This only applies to charactes containing accents. Normal characters work fine.


I tried googling, php.net bug database and bugzilla but couldn't come up with 
an answer.
I also tried to reproduce it on my debian unstable box which failed. (debian 
box was running mysql 4.0.14, php 4.3.2)

Comment 1 Joe Orton 2003-09-11 08:27:45 UTC
There's no error handling here at all, can you add

  or die("mysql_blah failed " . mysql_error());

after each mysql_blah statement?

Comment 2 Elie De Brauwer 2003-09-11 09:04:46 UTC
The code is ran on a production machine where mysql/php/apache work so the or 
die's won't change much but anyhow here's the code:

        $dblink = mysql_connect(SNIP) or die ("foo");
        mysql_select_db(SNIP) or die("bar");
        mysql_query("insert INTO response_text 
(response_id,question_id,response) "
        . "VALUES(99999,99999,\"" . $_POST['test'] . "\")") or die("this");
        echo "<br>Now i'm reading it back from the database:<br>\n ";
        $res = mysql_query("select * from response_text where 
question_id=99999")or die("is");
        while($row = mysql_fetch_array($res) or die("a waste ".mysql_error())){
                var_dump($row);
                echo "<br>";
        }
        mysql_free_result($res) or die("of");

//      mysql_query("delete from response_text where question_id=99999");

        mysql_close($dblink) or die("time");


The output is: 

Now i'm reading it back from the database:
array(6) { [0]=> string(5) "99999" ["response_id"]=> string(5) "99999" [1]=> 
string(5) "99999" ["question_id"]=> string(5) "99999" [2]=> string(16) " 
éèàâïôê " ["response"]=> string(16) " éèàâïôê " } 
a waste 

Which is normal because that's the entire idea of the while() loop, now when i 
delete the or die in the while everything runs perfectly as expected. 

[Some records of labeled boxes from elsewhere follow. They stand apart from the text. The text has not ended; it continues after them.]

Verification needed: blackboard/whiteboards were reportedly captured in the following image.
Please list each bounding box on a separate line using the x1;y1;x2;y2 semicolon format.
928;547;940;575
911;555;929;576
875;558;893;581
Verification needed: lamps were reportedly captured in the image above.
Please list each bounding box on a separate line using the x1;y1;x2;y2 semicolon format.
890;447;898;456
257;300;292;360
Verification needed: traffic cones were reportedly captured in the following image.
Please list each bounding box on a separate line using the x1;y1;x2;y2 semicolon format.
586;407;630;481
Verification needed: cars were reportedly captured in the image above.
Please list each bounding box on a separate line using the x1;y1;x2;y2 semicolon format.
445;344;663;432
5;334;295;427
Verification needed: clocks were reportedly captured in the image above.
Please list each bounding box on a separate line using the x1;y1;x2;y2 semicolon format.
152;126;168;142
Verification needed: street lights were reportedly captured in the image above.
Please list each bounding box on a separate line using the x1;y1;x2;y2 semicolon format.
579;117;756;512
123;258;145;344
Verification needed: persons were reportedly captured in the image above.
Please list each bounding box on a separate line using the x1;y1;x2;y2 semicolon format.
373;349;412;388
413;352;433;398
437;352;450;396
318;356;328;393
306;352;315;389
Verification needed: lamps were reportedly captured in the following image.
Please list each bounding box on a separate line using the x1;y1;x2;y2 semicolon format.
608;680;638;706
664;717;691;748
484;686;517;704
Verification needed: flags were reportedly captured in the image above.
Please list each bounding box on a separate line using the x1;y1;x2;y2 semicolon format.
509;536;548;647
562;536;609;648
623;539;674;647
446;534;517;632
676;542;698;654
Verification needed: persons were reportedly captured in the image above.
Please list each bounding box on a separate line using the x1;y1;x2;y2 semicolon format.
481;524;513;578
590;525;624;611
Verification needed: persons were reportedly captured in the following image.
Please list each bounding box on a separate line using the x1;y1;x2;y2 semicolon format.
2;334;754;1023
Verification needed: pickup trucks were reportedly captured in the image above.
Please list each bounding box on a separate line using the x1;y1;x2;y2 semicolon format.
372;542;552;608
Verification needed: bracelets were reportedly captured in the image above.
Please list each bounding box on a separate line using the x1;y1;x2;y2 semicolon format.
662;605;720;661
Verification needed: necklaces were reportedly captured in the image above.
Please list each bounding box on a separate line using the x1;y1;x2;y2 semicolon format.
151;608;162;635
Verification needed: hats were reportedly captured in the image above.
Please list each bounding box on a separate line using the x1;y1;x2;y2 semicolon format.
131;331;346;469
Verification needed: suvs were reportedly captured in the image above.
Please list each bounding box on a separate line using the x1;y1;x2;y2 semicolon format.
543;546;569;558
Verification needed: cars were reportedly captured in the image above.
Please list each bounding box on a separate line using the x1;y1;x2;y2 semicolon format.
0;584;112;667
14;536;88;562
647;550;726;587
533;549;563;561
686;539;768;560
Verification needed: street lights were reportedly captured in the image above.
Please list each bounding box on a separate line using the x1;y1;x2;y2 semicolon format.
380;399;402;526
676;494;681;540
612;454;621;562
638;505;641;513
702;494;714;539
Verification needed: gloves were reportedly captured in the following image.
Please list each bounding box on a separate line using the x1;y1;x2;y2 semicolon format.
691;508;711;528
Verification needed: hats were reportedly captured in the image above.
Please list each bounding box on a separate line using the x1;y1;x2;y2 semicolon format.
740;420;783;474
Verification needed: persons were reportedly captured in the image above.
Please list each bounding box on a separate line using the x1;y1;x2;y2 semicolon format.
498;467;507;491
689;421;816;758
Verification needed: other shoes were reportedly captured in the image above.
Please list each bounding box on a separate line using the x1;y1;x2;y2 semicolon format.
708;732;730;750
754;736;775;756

(I know i don't have to write code like that but it was a quick test to locate 
the problem and to attach it to this bugreport)

Comment 3 Joe Orton 2003-09-12 10:28:35 UTC
The important question is whether or not the mysql_query("delete ..." )
fails when you run it - have you tried the "or die" on that statement?

Comment 4 Elie De Brauwer 2003-09-12 10:32:32 UTC
the problem is that the sentence is transformed. The delete isn't necessary. 
The delete is everywhere commented out and has nothing to see with the problem 
here. 

If you really insist i will add or die to the command but that isn't very 
usefull imo

Comment 5 Joe Orton 2003-09-12 10:43:23 UTC
Oh, I see, it wasn't clear exactly what bug you were reporting.

The characters you've pasted above with the à symbols look like a UTF-8
character sequence does when viewed in a non-UTF-8 locale.

What is your $LANG setting for the terminal where you are running the mysql
command?  If you are using a non-UTF-8 locale for your terminal, and your PHP
script is inserting UTF-8-encoded characters into the MySQL database, this would
be expected behaviour.

Comment 6 Joe Orton 2003-09-12 10:47:18 UTC
You can use the PHP function utf8_decode() on the input string before the INSERT
if you don't want UTF-8 strings in your database.